We don't use many mana rocks or ramp spells, to maximize the size of our creature base. Despite this, Sol Ring is always a solid option. Ashnod's Altar is also a key card: a instant speed sacrifice outlet that generates tons of mana from killing our creatures. Grisly Salvage let us recover a land or a creature from the top cards of our library, and will fill our graveyard after that, being useful at any moment of the game.
Life from the Loam is awesome in any graveyard deck: It will recover lands that fall in the graveyard due to mill, re-use our fetchlands or sacrifice lands... but it's best part is that it has dredge itself, if it falls into our graveyard from anywhere we can recover it an will help us to continue filling our graveyard. Some players evade Life from the Loam as in some games they don't have lands to recover... but even then (worse case scenario) isn't a dead weight at all: you play it to recover (sadly) 0 lands, but then dredge it to start setting our graveyard. It may look stupid but other players play many other automill cards that can't grant you lands or can't be auto-recovered from the graveyard.

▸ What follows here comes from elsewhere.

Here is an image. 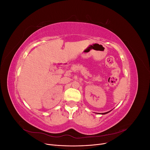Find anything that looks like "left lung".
Listing matches in <instances>:
<instances>
[{"label": "left lung", "instance_id": "left-lung-1", "mask_svg": "<svg viewBox=\"0 0 150 150\" xmlns=\"http://www.w3.org/2000/svg\"><path fill=\"white\" fill-rule=\"evenodd\" d=\"M109 112H110V111H109ZM104 112V113H102V114H103V115H105V114H107V113H108V112Z\"/></svg>", "mask_w": 150, "mask_h": 150}]
</instances>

Last, mention: Hermit Druid, a recent addition on my deck as it wasn't very budget friendly, but is very worthy. It's ability will always give you a basic land to keep building your mana base, and in the process, can fill your graveyard with an insane amount of cards.



2- OVERGROWN GRAVES

The most important zone of any Meren deck is the graveyard. Many cards we'll play are going to come from there, rather than from our hand. That's why we need to try to grow the size of our graveyard if we want access to more resources.
As we have already mention, early turns cards like Satyr Wayfinder, Grisly Salvage, Life from the Loam or Hermit Druid have the ability of both building our mana base and our graveyard.
The spells Buried Alive and Entomb not only fill our graveyard, but act as tutors for granting us the better card for each situation.
We also can discard cards from our hand for filling our graveyard. Although this seems to be a lose of card advantage, discard can be useful sometimes to put dredge cards or desired reanimation targets on the right place. Fauna Shaman will help us discard cards to search the right creatures. Lesser Masticore is part of our wincon combo, but cast will help us to get a discard chance.

Aside Life from the Loam, Stinkweed Imp is our dredge engine. We can discard it or let it die to dredge them later, recycling them and puting a great amount of cards in our graveyard. Stinkweed Imp is a nice early game blocker, discouraging our opponents of attacking us with their valuable flying creatures. Altar of Dementia is another powerful sacrifice outlet altar and a key card in our deck. First let us sacrifice at instant speed, second can transform the power of our creatures in the same amount of cards put in our graveyard... and third, it can become a temible weapon for milling our opponents. It's also part of one of our wincons by infinite combo.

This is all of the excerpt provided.